2) Why are there certain college football programs that are consistently ranked unfairly low in the preseason, and why are some consistently given an advantage in the preseason?
3) Why there are so damn many bowls?
For crying out loud, I started writing this the Thursday night after New Years when we're all back to work and there were still 4 more bowls to go at that point! Why so many? It's not your imagination; there are more every decade. Again the visual makes it more striking:
The answer for all of these is the same, and to red-blooded American males who know how the world works, it should be obvious: there's money to be made from the bowls, namely $400 million in revenues (and that number is
3 years old). If there's a conflict between identifying an unambiguous champion on one hand and revenues on the other, revenues will win. (Anytime you hear someone grunting about how money misses The True Meaning of The Game and/or If I Have to Explain It You'll Never Understand It, run away. He's either justifying his own irrational spending on his team, or he's trying to sell you something.) So, if you want to maximize how much money the bowls make, you have to
load the dice at the start of the season to make it more likely that those bowls will be packed with people wearing the classic school colors of legacy programs - people who
spend money - regardless of whether those teams suck that year, or have sucked for many years. Sorry, Boise State, for all your talent and hard work, your fans don't spend enough money at bowl games, and your sparsely-populated part of the country doesn't have enough fans watching the advertising during the game to drive up ratings! Prove that your fans are tcotschke-buying suckers like Notre Dame and Cal fans, and soon you'll get better pre-season rankings!
Suddenly the more byzantine aspects of the BCS ranking and bowl system start to make sense. The rankings are how you can give the bowls
some semblance of athletic legitimacy without a play-off system. So if it's all driven by dollars, you ask, then why even worry about seeming legitimate? Because that semblance of fairness is necessary to keep the fans coming - even the die-hard fans of those legacy teams will stop coming once they realize their team is on BCS affirmative action, and they're actually playing in the "We're All Winners!" Bowl. Solution: seed the rankings with big-market teams. That way you can have your cake (a semblance of legitimate athletic competition) and eat it too (profit maximization).

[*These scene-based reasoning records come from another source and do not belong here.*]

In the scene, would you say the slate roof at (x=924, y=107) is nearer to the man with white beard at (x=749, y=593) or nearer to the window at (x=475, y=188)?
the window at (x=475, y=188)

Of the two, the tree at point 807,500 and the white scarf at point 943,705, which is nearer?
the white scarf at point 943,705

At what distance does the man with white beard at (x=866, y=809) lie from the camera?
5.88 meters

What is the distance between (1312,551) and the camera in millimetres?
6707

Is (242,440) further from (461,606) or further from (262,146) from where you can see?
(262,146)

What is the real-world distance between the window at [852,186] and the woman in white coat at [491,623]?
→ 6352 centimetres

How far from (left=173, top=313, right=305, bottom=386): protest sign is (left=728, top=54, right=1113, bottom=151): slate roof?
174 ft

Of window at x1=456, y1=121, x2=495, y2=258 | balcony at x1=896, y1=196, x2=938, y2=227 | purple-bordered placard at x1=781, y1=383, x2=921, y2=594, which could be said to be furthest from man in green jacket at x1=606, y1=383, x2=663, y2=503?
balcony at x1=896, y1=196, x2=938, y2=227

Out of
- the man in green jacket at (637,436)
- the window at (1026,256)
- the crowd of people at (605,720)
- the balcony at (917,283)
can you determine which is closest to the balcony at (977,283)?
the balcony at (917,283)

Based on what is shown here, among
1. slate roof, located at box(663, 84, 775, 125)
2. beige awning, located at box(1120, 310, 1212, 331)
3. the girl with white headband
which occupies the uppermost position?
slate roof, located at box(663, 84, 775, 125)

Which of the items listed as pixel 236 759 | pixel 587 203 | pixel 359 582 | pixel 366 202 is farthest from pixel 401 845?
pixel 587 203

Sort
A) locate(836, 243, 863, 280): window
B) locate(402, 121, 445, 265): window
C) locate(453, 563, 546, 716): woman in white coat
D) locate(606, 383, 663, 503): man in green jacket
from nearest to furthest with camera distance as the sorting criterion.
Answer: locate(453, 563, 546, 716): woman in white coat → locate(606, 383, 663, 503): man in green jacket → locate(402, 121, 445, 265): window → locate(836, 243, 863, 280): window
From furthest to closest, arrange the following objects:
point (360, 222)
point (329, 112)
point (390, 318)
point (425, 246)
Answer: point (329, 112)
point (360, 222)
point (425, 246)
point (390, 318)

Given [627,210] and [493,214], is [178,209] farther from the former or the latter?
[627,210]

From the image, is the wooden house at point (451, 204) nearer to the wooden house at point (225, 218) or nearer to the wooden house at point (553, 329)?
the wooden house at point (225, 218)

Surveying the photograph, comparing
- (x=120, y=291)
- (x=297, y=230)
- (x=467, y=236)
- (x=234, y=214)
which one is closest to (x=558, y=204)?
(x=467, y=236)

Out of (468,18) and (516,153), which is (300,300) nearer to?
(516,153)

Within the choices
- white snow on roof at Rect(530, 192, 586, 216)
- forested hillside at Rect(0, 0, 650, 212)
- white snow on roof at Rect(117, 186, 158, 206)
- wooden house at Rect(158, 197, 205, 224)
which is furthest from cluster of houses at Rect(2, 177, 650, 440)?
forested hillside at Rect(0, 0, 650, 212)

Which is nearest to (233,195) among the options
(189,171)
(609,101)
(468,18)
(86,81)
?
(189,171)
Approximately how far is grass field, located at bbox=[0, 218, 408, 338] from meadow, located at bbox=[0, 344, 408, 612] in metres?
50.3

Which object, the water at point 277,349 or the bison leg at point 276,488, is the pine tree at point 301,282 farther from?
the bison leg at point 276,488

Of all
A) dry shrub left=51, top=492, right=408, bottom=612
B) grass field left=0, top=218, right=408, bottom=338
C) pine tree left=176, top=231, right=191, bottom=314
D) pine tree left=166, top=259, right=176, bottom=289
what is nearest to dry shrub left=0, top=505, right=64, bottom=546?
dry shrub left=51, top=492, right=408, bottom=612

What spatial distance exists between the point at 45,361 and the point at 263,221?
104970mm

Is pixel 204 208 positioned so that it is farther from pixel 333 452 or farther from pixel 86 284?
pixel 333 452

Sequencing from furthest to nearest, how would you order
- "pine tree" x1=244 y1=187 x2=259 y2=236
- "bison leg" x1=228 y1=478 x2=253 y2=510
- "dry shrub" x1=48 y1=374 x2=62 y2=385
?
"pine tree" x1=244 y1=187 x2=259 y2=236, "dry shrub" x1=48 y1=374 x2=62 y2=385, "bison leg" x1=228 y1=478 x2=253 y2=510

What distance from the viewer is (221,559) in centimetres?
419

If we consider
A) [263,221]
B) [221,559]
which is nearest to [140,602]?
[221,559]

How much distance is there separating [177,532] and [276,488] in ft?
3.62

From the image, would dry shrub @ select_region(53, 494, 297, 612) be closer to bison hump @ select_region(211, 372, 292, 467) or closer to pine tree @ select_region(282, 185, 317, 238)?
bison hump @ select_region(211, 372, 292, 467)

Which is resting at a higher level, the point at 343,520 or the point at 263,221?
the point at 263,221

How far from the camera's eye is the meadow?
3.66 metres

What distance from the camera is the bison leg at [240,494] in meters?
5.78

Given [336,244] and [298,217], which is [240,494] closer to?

On the other end, have you ever actually heard a good argument for why there's no play-off system? The only attempt I've ever heard is that
play-offs would take more time out of the student-athletes' schedules which would damage their academic performance. Yes, I've actually seen people say this with a straight face. Seriously? That's all you got? I guess we must not care about basketball players then, since I've never heard anyone say we should stop March Madness for that reason.
While you're in the mood to read more cynical sports economics, how's this for a quantitative definition of loyalty: price insensitivity relative to win-loss record. In other words, fans who are loyal to their team buy stuff with logos on it and go to games consistently, even when the teams lose, even when the teams
always lose year after year. In other words, winning doesn't necessary correlate with sports club income, and the
less it correlates with income, the
more loyal the fans are. (In all sincerity - is there a better definition than this?) I'm going to measure that at some point but that's a later post.
I recognize that I'm probably not concluding anything that perceptive sports fans haven't figured out a long time ago, but the relationship between sports, business and human psychology is damn interesting.